Poker game design is somewhat intricate because there is a need to input lots of card combinations and their outcomes. In general, there will be a need for a class for players and their hands, cards, and the deck. The game itself also needs a class that specifies ante value, big and small blinds, and in general, runs each game. The biggest challenge in poker game design is keeping all possible hands in a game. Merely having an enormous database with sets of five cards. It should have all the combinations possible for a player to have in their hand.
This would total in 52x50x49x51x48 or 311,875,200 combinations, to be exact. It would be tough to get all of this information into a standard database because each combination would need a specific score to know a pair of two’s win from a pair of three’s. Using a database speeds up calculating the odds process with each hand. If it were not for a database, the user would have to write a multiplex and time-consuming algorithm.

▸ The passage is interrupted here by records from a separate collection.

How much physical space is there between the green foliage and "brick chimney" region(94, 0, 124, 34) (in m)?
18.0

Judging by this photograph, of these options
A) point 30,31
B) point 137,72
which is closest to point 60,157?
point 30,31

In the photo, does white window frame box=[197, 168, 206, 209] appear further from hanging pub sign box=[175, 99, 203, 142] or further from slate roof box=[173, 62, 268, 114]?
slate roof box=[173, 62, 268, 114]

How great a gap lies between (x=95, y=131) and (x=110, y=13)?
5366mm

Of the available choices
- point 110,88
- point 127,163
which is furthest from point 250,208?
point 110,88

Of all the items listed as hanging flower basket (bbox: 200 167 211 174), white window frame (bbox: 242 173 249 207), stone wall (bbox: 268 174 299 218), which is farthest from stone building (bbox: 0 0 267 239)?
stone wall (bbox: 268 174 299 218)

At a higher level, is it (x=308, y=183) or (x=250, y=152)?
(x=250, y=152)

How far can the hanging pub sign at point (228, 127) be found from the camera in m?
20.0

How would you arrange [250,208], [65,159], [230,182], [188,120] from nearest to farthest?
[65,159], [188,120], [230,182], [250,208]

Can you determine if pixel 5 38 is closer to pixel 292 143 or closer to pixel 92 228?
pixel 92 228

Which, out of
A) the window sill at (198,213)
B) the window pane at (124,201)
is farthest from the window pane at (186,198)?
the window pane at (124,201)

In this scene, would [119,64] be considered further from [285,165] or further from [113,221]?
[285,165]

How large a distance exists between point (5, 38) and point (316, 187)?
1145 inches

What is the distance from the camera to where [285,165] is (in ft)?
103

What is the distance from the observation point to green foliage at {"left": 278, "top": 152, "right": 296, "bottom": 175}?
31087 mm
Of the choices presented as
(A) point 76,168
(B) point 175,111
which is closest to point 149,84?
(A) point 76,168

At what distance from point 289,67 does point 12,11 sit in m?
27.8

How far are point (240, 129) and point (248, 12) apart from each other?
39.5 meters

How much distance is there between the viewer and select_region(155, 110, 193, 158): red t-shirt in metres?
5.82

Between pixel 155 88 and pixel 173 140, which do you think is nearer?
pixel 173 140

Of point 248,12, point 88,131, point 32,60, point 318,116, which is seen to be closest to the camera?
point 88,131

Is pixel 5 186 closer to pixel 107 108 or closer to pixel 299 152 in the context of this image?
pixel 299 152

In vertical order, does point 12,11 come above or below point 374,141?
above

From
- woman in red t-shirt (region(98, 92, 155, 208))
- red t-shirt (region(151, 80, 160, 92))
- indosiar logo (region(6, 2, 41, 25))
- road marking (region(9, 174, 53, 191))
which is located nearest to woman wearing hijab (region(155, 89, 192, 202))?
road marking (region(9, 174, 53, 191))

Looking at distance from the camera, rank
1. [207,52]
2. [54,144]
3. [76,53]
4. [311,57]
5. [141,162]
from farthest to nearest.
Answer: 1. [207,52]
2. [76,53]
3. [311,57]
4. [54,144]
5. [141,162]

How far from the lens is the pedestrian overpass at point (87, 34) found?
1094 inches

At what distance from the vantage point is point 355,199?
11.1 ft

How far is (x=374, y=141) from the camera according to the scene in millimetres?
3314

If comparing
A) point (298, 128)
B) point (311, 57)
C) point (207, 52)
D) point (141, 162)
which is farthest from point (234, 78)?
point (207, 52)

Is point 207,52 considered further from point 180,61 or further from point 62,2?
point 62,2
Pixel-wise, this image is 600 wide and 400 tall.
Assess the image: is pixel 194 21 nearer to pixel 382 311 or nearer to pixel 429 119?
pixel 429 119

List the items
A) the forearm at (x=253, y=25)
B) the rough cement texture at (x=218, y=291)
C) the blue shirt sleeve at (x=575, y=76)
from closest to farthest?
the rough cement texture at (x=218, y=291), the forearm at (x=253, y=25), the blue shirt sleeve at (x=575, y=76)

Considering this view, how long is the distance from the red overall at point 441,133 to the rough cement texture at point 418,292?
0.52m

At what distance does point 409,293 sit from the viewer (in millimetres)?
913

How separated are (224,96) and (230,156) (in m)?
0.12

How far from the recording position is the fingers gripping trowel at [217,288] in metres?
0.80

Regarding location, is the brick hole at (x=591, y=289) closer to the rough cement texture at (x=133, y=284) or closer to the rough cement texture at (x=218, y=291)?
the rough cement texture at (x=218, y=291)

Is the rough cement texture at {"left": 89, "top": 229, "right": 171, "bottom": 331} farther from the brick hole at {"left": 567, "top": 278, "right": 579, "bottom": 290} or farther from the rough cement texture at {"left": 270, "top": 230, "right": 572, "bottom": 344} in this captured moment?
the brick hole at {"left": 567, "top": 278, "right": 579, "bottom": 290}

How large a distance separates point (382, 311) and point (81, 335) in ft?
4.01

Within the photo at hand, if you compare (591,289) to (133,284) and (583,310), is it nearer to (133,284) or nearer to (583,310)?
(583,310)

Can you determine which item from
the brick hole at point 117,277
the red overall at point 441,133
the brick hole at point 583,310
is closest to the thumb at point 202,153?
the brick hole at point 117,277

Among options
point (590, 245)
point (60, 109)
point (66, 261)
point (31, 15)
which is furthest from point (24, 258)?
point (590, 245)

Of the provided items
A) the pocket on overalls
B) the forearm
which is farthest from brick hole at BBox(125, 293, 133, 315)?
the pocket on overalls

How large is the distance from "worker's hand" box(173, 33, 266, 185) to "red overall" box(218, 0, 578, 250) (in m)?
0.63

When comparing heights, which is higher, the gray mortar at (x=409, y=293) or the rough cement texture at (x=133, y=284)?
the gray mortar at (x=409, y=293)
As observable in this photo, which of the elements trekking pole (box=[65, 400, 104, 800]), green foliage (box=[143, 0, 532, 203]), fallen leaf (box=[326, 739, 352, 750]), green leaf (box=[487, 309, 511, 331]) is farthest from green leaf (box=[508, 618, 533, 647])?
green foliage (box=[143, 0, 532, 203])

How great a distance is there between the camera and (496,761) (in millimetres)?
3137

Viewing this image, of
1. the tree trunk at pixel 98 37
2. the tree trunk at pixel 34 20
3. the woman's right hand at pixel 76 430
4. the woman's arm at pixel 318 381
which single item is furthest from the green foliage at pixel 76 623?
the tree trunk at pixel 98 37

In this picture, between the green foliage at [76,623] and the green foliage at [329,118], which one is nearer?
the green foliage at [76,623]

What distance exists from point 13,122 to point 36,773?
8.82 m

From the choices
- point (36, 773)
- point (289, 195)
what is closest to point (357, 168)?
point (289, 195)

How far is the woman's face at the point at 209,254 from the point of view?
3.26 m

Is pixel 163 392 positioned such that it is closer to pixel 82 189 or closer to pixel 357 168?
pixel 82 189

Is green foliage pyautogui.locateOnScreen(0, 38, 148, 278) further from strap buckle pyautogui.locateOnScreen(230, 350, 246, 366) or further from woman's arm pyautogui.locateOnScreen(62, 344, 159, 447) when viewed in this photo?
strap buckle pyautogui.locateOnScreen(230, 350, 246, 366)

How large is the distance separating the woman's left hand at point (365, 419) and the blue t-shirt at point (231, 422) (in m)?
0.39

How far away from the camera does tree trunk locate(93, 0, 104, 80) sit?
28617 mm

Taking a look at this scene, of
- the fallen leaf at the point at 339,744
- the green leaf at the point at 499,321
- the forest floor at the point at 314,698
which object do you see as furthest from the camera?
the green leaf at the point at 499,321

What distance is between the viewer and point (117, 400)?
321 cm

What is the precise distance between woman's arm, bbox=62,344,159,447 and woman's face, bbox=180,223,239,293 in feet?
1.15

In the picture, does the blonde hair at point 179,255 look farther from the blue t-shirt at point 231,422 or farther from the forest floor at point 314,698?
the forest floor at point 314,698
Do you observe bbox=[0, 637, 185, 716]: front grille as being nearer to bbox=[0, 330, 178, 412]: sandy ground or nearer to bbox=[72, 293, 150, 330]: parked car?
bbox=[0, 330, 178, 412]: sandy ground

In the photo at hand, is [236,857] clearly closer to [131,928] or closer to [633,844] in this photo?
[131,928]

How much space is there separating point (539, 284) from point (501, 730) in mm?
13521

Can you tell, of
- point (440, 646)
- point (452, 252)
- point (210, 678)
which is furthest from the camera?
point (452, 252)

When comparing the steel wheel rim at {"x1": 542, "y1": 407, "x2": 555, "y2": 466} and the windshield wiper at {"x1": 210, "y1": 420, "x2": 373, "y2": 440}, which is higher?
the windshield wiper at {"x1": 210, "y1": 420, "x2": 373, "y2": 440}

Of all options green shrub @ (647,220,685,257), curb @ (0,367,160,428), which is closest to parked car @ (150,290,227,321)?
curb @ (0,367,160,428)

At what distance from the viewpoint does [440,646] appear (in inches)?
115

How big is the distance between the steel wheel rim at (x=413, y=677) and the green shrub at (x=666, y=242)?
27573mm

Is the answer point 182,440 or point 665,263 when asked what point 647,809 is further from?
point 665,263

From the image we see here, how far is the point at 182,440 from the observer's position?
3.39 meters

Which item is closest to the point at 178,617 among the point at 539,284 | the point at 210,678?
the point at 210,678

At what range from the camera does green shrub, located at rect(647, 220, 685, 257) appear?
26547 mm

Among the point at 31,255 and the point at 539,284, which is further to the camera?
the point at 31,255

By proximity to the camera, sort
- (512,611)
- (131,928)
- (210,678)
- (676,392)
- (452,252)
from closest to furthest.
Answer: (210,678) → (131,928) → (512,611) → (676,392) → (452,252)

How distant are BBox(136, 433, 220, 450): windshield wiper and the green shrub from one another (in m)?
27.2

In a poker game design, the final hand can have seven cards with 2520 different combinations. The user would need to calculate which one is the best. There would also be a need to review the other player’s cards that are visible and make a calculation to see the chances of beating their hands. The player having the Ace, Queen, ten of clubs, and King visible while the opponent having four sixes shown would mean that there is a good chance the player has a royal flush.
The player can check to see if he or she has a Jack of Clubs in their covered hand. If they do, then they will win. If that is not the case, then they will have to bluff. In this instance, it is simple math. But things can get complicated when the opponent has a flush or a straight. Because there comes a need to estimate the opponent's best hand to know if the player has to fold, raise, or call. These are the simple yet delicate features of poker game design.